Abstract
The problem
Progress in teaching and learning clinical reasoning depends upon more sophisticated modelling of the reasoning process itself. Current accounts of clinical reasoning, grounded in experimental psychology, show a bias towards situating reasoning inside the skull, further reduced to neural processes signified by imaging. Such a model is necessary but not sufficient to explain the clinical reasoning process where it fails to embrace cognition extended to the environment and social contexts.
A solution
Sufficiency for a model of clinical reasoning must include dialogues between doctor, patient, and colleagues, including the complex influences of history and culture, where artefacts and semiotics such as computers, testing, and narrative structures augment cognition. Here, ‘extended’ cognition is configured as an outside-in process of ‘sensemaking’ or ‘adaptive expertise’.
The future
Current ‘predictive processing’ cognition models place emphasis on anticipatory cognition, where memory is reconfigured as active reconstruction rather than recall and recognition. Such an ‘ecological perception’ or ‘externalistic’ model provides a counter to the current dominant paradigm of ‘ego-logical’ cognitive reasoning – the latter, again, abstracted from context and located inside the skull. New models of clinical reasoning as an open, dynamic, nonlinear, complex system are called for.
Keywords:
Acknowledgments
The author would like to acknowledge the continuing value of conversations around the topic of clinical reasoning with Dr David Levine.
Disclosure statement
The author reports no conflicts of interest. The author alone is responsible for the content and writing of the article.
Glossary
Ecological clinical reasoning: Describes an ‘extended’ clinical reasoning process where the individual is part of a complex system and thinking and feeling are ‘afforded’ by environmental cues. For example, reasoning is shared across a clinical team and a number of artefacts such as test results.
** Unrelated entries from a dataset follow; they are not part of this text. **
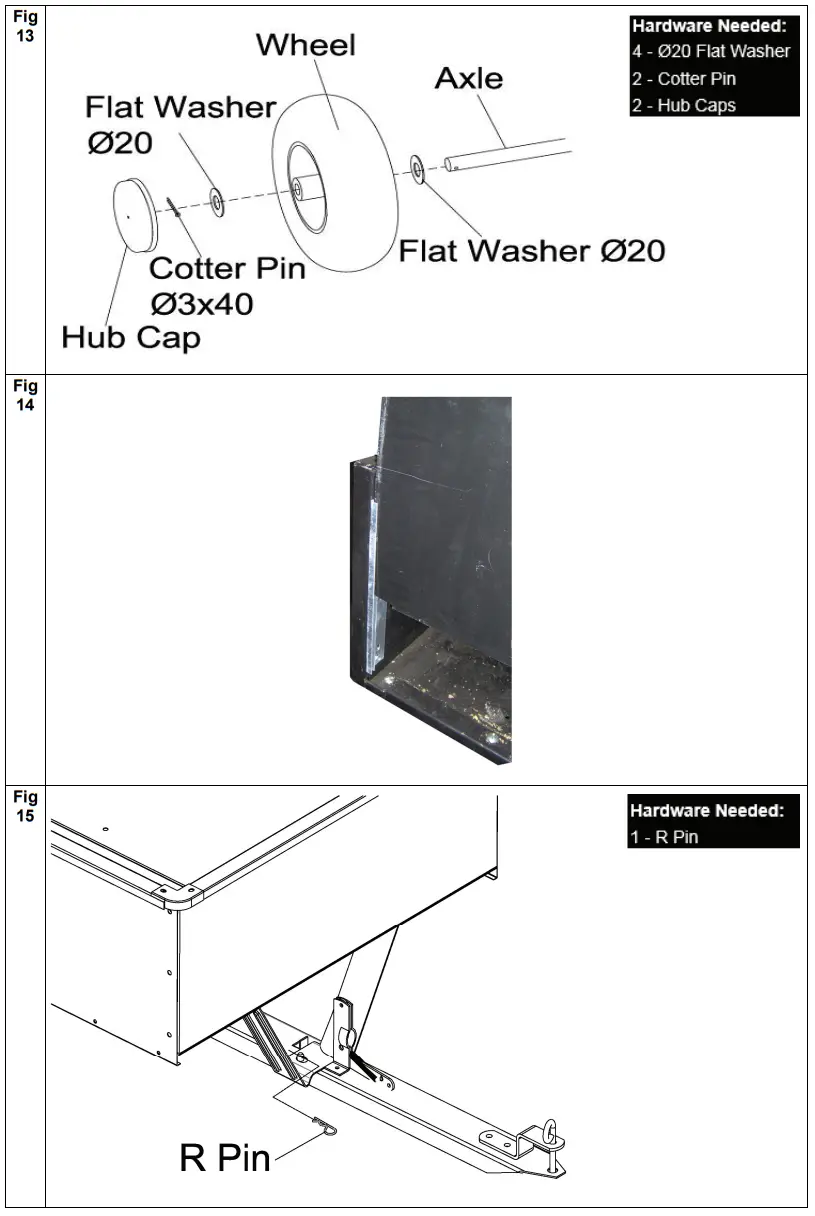 Fig 13

Hardware Needed:
4 - Ø20 Flat Washer
2 - Cotter Pin
2 - Hub Caps

Wheel

Axle

Flat Washer Ø20

Flat Washer Ø20

Cotter Pin Ø3x40

Hub Cap

Fig 14

Fig 15

Hardware Needed:
1 - R Pin

R Pin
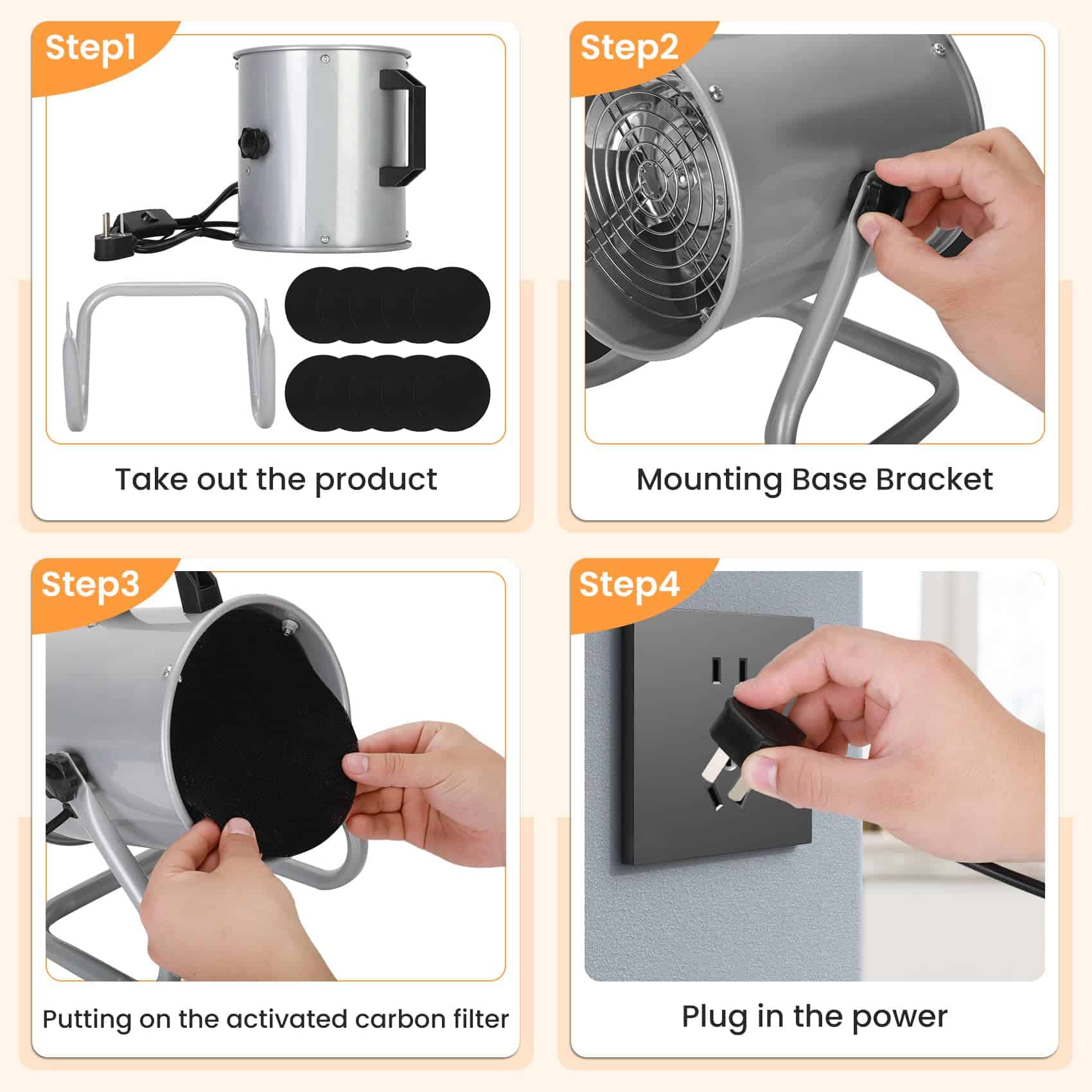 Step1

Take out the product

Step2

Mounting Base Bracket

Step3

Putting on the activated carbon filter

Step4

Plug in the power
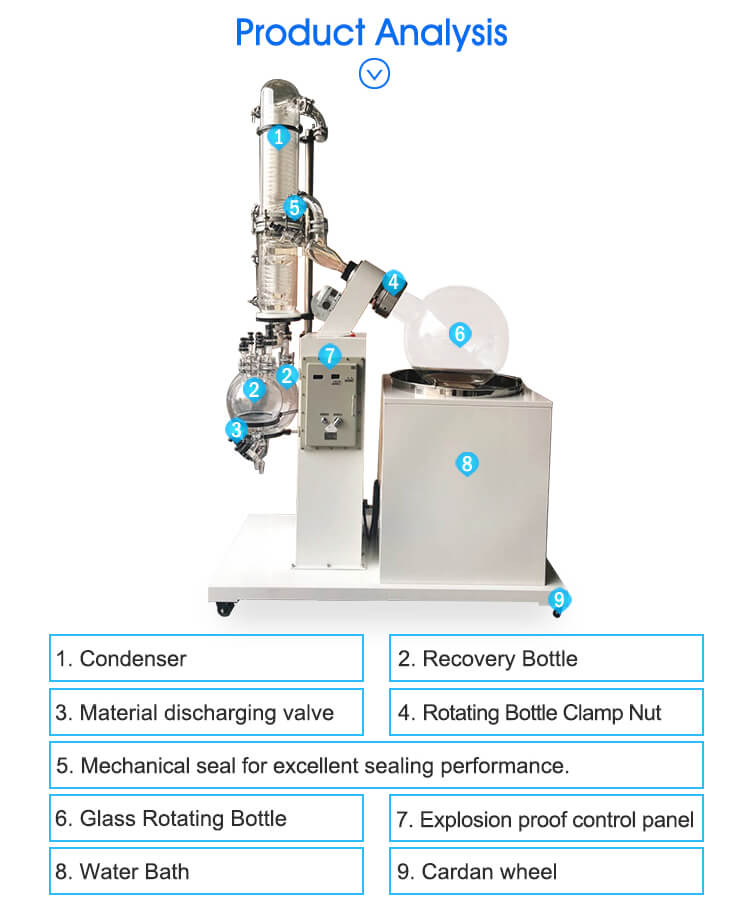 Product Analysis

1
5
4
6
7
2
2
3
8
9

1. Condenser

2. Recovery Bottle

3. Material discharging valve

4. Rotating Bottle Clamp Nut

5. Mechanical seal for excellent sealing performance.

6. Glass Rotating Bottle

7. Explosion proof control panel

8. Water Bath

9. Cardan wheel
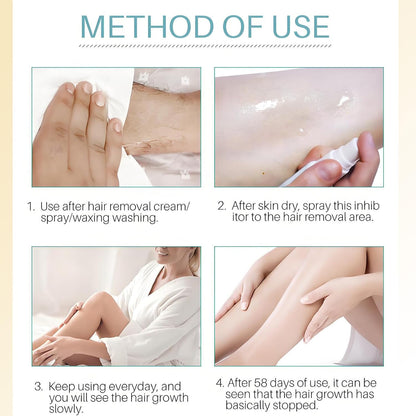 METHOD OF USE

1. Use after hair removal cream/ spray/waxing washing.

2. After skin dry, spray this inhib itor to the hair removal area.

3. Keep using everyday, and you will see the hair growth slowly.

4. After 58 days of use, it can be seen that the hair growth has basically stopped.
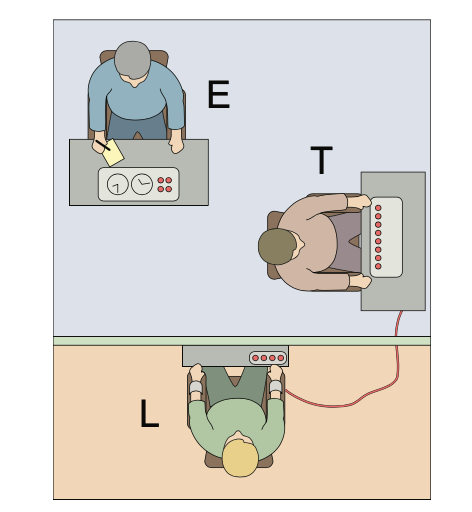 E
T
L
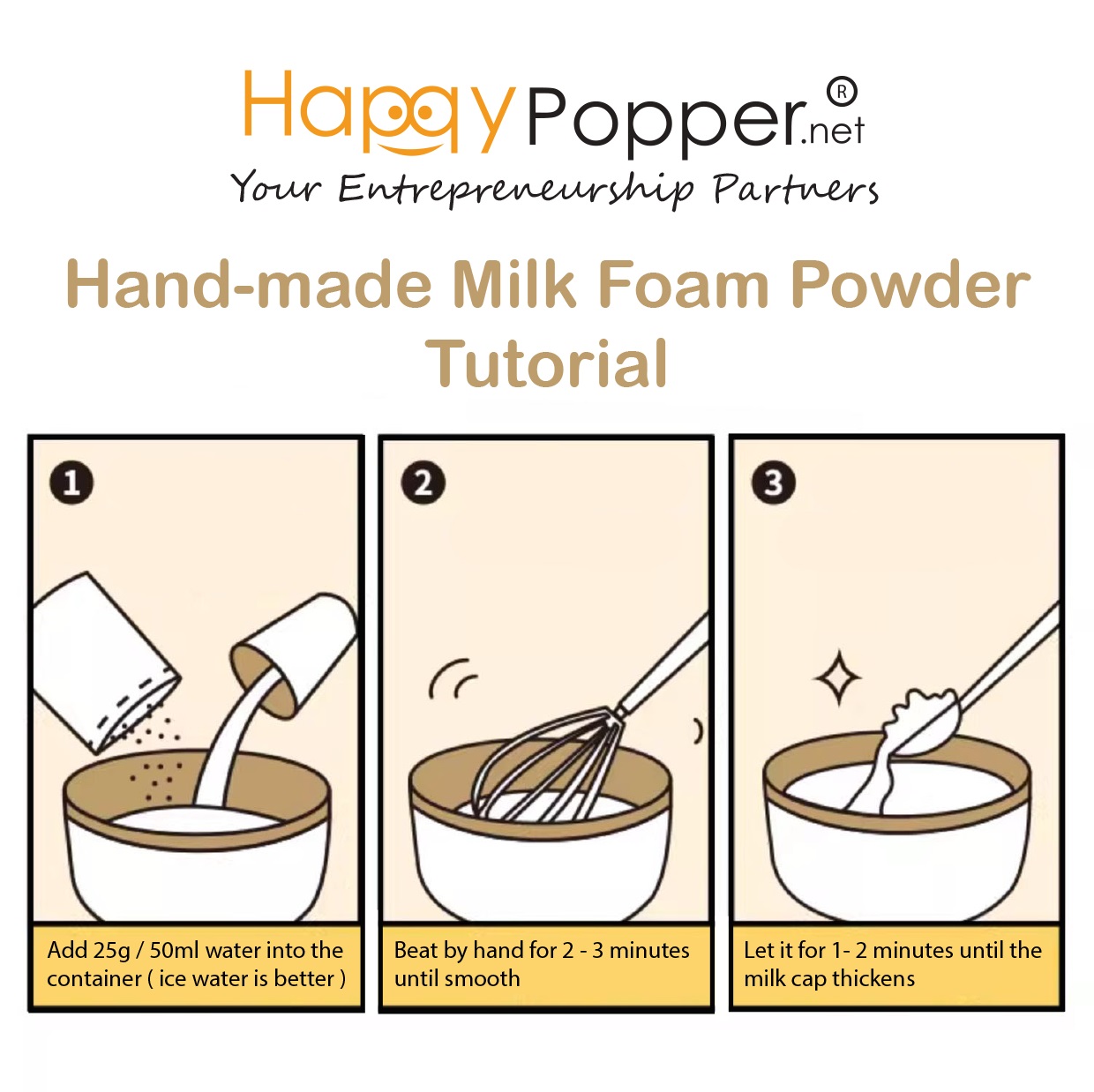 HappyPopper.net®
Your Entrepreneurship Partners

Hand-made Milk Foam Powder Tutorial

1
Add 25g / 50ml water into the container ( ice water is better )

2
Beat by hand for 2 - 3 minutes until smooth

3
Let it for 1- 2 minutes until the milk cap thickens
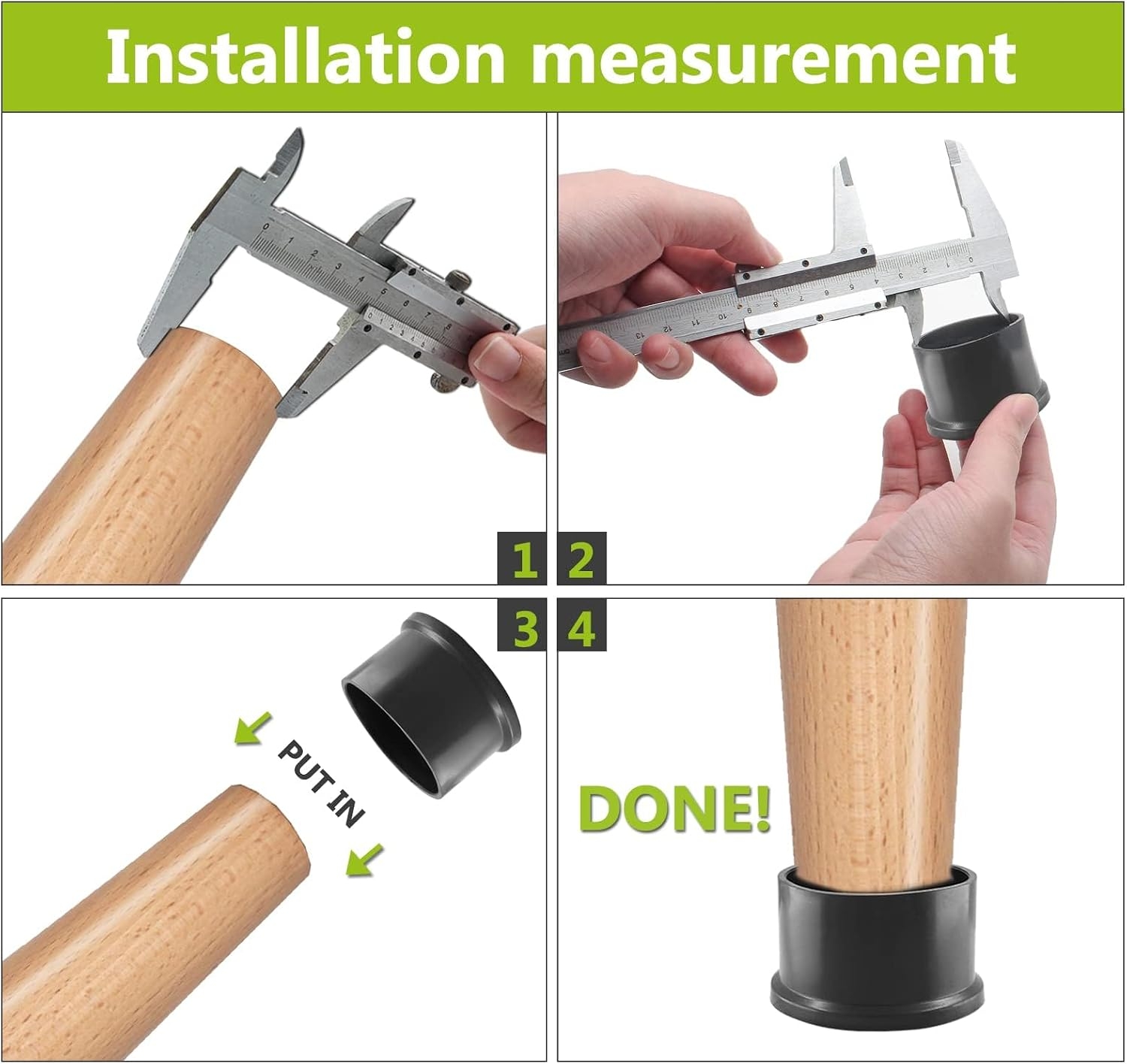 Installation measurement

1

2

3

4

PUT IN

DONE!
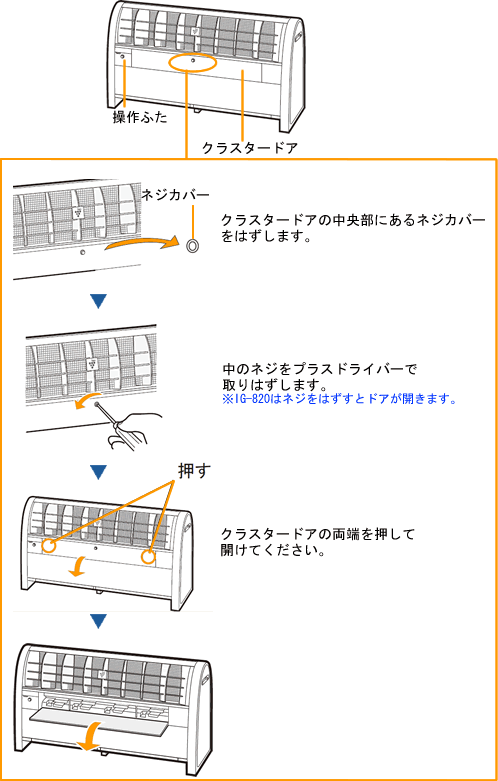 操作ふた

クラスタードア

ネジカバー

クラスタードアの中央部にあるネジカバーをはずします。

中のネジをプラスドライバーで取りはずします。
※IG-820はネジをはずすとドアが開きます。

押す

クラスタードアの両端を押して開けてください。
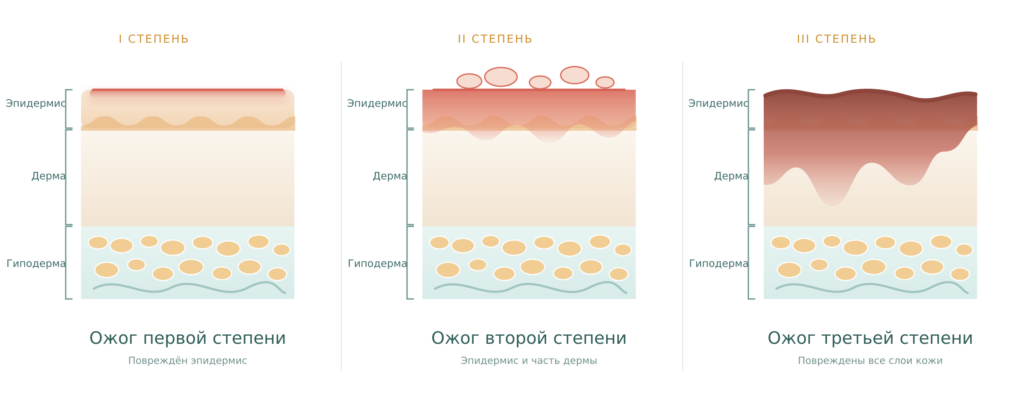 I СТЕПЕНЬ

Эпидермис
Дерма
Гиподерма

Ожог первой степени
Повреждён эпидермис

II СТЕПЕНЬ

Эпидермис
Дерма
Гиподерма

Ожог второй степени
Эпидермис и часть дермы

III СТЕПЕНЬ

Эпидермис
Дерма
Гиподерма

Ожог третьей степени
Повреждены все слои кожи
Egological clinical reasoning: Is situated in the individual and often explored through a psychological or a neurological lens, where it is reduced to individual psychological strategies ultimately reducible to brain activity.
Externalism: A philosophical position that argues for ‘extended’ cognition, or that thinking and feeling are contextual and social.
Object-oriented ontology: A philosophical position that gives equal status to persons and objects (or artefacts) in any social situation. For example, a ‘crash call’ team gathering to treat a cardiac arrest is dependent upon a variety of artefacts such as drugs and devices on a ‘crash cart’.
Semiotics: The study of signs and symbols in language. For example, a team ‘briefing’ signifies a collaborative act; a ‘crash call’ signifies a cardiac arrest emergency.
Additional information
Notes on contributors
Alan Bleakley
Alan Bleakley, DPhil, is a Life Emeritus Professor of Medical Education and Medical Humanities at the University of Plymouth UK. He has published many books, book chapters and articles, and is a high-profile figure, within the fields of medical education and medical humanities.